A review of general population surveys of sciatica:

  • Lifetime prevalence of 12.2–27%,
  • Annual prevalence 2.2–19.5%
  • Point prevalence1.6–4.8%.
  • The proportion due to herniated disc remains uncertain.
  • In a series of 160 sciatica Pts, only 131 Pts (82%) had herniated disc MRI.
  • The significant minority of people with sciatica but no spinal cause (whether disc or spinal stenosis) points to the need for research on extraspinal causes of sciatica.

There is no accepted investigation that can act as the reference standard for PS.
There is no reliable method of diagnosis.

Confirmed Muscle-Based Piriformis Syndrome:

  1. Sciatic Pts who responded to local anesthetic and steroid injections into the PM.
  2. Pts who respond to surgical correction: excision of calcified muscle, surgical division of piriformis.

Commentary: This thorough review of the literature points out the current status of the diagnosis of piriformis syndrome as very difficult to confirm.

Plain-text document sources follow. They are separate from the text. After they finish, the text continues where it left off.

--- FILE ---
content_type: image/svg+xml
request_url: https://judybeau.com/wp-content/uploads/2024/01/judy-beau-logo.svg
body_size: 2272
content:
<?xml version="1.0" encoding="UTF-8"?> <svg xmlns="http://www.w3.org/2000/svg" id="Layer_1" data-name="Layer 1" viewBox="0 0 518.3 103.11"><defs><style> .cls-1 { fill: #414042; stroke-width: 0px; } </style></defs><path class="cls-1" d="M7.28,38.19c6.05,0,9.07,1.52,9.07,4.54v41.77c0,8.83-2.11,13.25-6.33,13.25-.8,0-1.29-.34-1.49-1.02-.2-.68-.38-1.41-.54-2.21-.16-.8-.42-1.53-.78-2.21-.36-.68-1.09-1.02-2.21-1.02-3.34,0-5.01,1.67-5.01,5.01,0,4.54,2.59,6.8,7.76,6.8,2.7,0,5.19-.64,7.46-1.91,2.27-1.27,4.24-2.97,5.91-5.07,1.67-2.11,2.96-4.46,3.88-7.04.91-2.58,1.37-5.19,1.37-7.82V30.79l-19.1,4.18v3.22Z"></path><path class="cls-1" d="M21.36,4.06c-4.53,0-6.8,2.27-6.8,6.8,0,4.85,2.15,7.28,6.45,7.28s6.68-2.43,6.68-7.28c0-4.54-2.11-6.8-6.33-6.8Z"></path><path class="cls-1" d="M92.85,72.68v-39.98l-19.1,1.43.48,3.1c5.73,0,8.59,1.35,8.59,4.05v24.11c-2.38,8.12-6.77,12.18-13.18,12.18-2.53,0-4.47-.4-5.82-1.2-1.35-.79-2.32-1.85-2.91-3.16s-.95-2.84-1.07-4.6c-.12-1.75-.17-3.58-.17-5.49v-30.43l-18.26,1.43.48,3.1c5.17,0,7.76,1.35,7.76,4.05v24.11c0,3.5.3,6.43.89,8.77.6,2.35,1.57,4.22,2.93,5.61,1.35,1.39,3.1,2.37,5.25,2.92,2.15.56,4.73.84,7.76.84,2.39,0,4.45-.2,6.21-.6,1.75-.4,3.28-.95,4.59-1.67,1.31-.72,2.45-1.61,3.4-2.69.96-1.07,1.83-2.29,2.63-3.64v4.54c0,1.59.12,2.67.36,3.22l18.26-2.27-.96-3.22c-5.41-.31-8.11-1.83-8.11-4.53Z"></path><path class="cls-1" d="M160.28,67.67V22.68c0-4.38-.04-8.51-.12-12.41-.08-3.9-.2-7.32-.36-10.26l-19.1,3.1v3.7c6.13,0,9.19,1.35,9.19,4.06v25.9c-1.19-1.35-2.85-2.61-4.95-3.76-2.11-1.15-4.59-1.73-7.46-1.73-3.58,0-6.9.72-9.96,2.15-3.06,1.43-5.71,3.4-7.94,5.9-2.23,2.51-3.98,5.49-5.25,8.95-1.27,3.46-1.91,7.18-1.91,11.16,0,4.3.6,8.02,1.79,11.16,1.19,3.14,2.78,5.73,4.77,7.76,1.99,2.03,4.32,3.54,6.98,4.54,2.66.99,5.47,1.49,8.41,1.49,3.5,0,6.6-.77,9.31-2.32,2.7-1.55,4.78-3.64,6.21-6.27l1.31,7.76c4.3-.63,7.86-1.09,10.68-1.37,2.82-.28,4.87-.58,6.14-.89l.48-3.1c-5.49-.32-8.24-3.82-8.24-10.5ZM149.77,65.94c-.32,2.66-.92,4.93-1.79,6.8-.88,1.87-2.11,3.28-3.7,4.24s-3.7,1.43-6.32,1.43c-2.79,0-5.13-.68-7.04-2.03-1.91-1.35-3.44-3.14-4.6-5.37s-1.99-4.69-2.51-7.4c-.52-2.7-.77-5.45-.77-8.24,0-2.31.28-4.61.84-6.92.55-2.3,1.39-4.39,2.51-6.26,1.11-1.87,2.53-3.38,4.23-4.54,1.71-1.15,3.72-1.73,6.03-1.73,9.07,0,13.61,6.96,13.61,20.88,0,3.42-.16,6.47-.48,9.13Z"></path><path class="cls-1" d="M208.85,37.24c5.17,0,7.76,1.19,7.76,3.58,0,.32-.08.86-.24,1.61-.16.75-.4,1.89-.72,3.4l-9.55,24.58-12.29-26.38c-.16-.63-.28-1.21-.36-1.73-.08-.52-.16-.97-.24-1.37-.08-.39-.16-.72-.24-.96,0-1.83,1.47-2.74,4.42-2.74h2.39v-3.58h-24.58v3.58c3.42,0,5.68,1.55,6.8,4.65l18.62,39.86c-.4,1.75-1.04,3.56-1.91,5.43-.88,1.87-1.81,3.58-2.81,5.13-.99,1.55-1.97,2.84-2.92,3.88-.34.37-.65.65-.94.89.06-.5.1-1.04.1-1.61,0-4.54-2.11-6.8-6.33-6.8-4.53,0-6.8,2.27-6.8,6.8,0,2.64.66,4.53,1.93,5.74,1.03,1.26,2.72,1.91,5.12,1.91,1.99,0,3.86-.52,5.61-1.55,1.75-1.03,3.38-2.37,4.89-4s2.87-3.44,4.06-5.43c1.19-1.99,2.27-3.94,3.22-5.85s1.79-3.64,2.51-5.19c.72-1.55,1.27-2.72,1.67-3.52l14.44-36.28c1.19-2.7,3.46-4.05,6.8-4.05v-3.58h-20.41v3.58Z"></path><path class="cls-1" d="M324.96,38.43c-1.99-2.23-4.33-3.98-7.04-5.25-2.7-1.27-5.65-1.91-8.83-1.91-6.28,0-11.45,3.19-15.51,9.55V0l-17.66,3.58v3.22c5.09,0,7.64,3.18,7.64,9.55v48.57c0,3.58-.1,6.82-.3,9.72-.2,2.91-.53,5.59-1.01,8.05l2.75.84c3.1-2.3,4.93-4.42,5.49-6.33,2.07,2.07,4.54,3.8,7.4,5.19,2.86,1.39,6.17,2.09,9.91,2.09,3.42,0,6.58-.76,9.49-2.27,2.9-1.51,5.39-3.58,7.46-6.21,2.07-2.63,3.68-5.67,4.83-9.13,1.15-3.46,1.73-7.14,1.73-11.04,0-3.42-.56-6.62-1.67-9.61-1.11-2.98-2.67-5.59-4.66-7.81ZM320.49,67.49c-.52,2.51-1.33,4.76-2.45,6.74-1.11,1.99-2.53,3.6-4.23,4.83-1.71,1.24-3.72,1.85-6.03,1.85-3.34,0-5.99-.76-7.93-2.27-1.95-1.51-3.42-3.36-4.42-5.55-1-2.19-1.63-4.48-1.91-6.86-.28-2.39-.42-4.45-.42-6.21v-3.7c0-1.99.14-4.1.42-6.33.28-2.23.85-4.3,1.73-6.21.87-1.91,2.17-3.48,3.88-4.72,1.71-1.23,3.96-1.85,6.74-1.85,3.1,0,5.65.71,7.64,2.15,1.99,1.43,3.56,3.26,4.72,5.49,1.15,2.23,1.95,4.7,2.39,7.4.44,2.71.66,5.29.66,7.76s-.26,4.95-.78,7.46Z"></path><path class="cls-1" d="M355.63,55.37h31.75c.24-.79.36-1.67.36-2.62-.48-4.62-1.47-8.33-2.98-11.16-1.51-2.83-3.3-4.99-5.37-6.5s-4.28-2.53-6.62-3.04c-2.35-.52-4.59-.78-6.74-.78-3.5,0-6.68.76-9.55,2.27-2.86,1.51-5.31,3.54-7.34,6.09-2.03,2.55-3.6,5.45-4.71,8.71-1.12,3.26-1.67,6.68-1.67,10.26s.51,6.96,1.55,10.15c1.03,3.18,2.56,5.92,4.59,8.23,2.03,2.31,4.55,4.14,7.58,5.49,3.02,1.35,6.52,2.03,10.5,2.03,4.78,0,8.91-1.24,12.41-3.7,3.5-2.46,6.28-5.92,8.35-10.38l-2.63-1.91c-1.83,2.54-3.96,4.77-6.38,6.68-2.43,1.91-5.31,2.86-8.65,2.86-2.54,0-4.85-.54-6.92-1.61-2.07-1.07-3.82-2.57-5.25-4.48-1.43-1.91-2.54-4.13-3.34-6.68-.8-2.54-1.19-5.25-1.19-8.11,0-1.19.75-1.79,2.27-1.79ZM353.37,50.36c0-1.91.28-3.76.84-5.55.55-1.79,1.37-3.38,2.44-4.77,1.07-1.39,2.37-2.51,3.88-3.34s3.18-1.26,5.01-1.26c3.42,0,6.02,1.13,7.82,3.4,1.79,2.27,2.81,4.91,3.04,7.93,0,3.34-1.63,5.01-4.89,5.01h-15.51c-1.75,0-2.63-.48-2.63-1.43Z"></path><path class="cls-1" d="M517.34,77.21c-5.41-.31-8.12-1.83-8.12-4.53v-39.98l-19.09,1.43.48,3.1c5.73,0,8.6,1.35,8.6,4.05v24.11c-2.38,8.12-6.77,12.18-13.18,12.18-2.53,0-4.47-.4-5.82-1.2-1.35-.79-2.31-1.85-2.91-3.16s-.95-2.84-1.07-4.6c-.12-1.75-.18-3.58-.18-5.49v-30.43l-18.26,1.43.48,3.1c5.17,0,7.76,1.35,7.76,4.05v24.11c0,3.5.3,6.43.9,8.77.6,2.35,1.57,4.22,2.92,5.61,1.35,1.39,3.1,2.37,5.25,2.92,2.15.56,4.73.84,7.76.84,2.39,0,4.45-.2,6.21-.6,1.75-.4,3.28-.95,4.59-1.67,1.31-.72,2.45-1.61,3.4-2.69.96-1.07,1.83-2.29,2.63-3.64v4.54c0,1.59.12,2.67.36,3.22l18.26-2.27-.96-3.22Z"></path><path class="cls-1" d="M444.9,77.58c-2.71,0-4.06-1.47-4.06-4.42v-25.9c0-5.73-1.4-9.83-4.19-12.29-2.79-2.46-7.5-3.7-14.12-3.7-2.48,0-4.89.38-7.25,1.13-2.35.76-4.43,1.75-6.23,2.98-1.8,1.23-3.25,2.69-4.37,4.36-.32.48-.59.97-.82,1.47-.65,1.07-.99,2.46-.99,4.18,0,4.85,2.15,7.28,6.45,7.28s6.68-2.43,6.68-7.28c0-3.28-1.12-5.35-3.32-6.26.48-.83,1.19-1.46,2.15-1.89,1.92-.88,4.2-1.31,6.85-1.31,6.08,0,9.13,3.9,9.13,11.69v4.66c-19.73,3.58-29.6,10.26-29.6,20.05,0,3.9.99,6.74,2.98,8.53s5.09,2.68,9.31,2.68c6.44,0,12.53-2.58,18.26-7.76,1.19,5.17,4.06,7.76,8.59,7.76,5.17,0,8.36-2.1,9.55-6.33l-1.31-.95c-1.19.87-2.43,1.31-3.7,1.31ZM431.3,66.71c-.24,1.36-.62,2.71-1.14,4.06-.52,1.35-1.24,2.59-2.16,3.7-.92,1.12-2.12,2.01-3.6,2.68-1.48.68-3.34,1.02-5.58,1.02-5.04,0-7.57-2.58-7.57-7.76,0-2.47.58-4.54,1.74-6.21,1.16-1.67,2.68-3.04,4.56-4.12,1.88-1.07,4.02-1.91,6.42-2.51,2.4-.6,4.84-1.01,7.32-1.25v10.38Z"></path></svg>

There is no gold standard; there is no objective clinical test to verify the diagnosis as accurate. An important indicator would be the failure to identify on MRI the presence of a herniated disc or spinal stenosis at the level and side of neurologic localizing signs. 18% of sciatic patients failed to demonstrate either a herniated disc or spinal stenosis on MRI indicating that the cause of the complaints may be extraspinal in origin.The four common features consistent with piriformis syndrome clinically suggest the likelihood that a patient's clinical presentation may be due to piriformis syndrome. Additionally, a beneficial response to local anesthetic and steroid injections into the piriformis muscle may help confirm the diagnosis.